In truth, all of us suffer from that same human weakness as Peter, and even when we’re striving to be faithful followers of Christ, we are bound to stumble and fall… especially once we realize what being a true disciple will cost us. That “dying to yourself” part is not an easy thing to do. What’s important is that we pick ourselves back up and keep going. God in His infinite mercy will forgive us if we sincerely repent.
Which brings me to another important difference between Judas and Peter. Judas, full of sorrow about what he had done, eventually went and hanged himself. He despaired, thinking that his sin was too great for God to forgive him.
In St. Catherine of Siena’s Dialogue, God tells her that even Judas could have been forgiven, had he only believed that God’s mercy is endless. That was his greatest sin—to believe that he had done something so vile and despicable that it was beyond forgiveness. In believing this, he basically declared himself and his own sin to be greater than God.
Peter, in contrast, threw himself at the feet of the Lord begging for mercy and forgiveness for what he had done.
The difference in outcome couldn’t be any starker: One of them went to hell, the other was made the leader of Christ’s Church.
It’s not for nothing that Satan is called “the Accuser.” He constantly bombards us with thoughts that we’re not good enough to be loved by God, not holy enough to be wanted by God, and too dirty and disgusting to be forgiven by God. And he no doubt whispered into Judas’s ear that no, this time he’d gone too far, this time there would be no return from the abyss.
This is the great lie, and don’t you believe it.
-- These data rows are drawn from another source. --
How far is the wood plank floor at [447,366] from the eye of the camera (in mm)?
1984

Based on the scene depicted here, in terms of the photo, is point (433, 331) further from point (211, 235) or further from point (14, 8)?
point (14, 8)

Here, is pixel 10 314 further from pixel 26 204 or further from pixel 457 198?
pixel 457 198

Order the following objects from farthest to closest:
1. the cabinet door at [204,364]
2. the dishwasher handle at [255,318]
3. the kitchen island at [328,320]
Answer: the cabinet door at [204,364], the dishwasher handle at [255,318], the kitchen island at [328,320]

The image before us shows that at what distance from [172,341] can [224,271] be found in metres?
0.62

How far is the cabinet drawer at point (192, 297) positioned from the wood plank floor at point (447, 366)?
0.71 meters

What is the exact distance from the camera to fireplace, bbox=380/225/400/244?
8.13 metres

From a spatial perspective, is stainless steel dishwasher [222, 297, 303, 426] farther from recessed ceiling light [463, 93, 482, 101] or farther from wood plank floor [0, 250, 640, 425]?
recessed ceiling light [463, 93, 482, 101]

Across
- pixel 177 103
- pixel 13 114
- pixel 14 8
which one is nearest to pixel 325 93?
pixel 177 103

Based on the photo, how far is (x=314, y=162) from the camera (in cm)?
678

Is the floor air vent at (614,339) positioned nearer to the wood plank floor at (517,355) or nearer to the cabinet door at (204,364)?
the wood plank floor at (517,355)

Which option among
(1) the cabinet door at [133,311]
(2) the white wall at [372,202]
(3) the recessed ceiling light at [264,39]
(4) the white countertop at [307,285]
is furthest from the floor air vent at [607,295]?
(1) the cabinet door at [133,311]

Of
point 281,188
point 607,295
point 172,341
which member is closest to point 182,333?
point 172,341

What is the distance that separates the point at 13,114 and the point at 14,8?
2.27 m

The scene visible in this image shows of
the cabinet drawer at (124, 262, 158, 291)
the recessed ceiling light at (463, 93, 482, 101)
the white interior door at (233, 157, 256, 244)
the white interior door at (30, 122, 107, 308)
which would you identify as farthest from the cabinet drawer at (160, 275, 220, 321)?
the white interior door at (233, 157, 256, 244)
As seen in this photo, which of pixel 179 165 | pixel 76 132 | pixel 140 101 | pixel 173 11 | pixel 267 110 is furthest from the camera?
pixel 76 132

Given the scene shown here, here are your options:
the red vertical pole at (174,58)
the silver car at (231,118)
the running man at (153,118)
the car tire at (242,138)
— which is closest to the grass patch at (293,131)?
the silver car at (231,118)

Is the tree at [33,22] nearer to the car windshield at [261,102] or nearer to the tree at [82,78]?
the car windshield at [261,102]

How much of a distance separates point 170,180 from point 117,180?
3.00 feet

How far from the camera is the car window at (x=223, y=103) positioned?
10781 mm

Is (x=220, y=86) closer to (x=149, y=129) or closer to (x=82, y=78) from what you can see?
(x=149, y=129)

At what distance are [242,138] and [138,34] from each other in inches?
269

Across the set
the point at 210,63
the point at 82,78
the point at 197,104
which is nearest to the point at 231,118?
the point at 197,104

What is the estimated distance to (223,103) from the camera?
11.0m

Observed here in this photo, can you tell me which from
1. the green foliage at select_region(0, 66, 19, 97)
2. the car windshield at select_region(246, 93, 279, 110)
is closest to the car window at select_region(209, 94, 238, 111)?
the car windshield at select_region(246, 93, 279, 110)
As long as you draw breath, there’s still time to turn around—no matter what you’ve done and how low you’ve sunken. All it takes is to throw yourself at the feet of the cross and ask Jesus for mercy.
As I’m writing this, VatiGod* chimes in by showing me a great example of perseverance. I’m way behind in my Magnificat, and as I’m trying to catch up, today I open the Mass readings from March 13… and providentially find this description of St. Paul of the Cross (1694–1775). Even though he founded the very successful Passionist Order, he endured years of vicious attacks from Satan making him doubt his vocation:
“The devil used to suggest great fears to me… interior desolation, melancholy, and dread. I felt that I would not succeed in persevering in my manner of living. The devil gave me fancies that I had been taken, that I should serve God in some other way.” He lost all sense of devotion. “Everyone seemed happy except me,” he wrote.
But despite these extreme challenges, St. Paul of the Cross maintained his good humor, enthusiasm, and confidence in God. He wrote in a letter to a friend:
“You have signs as clear as the sun that the Lord wishes to make you holy, and you allow yourself to be upset by the devil with scarecrows of being damned? Never again tell me such things.”
VatiGod knows we’re not perfect. He loves us anyway. All He wants for us is to keep trying. Never give up… and never doubt His capacity for mercy and forgiveness.
God bless you!
*My personal term of endearment for God the Father (“Vati” (pronounced fuh-tee) means Daddy in German).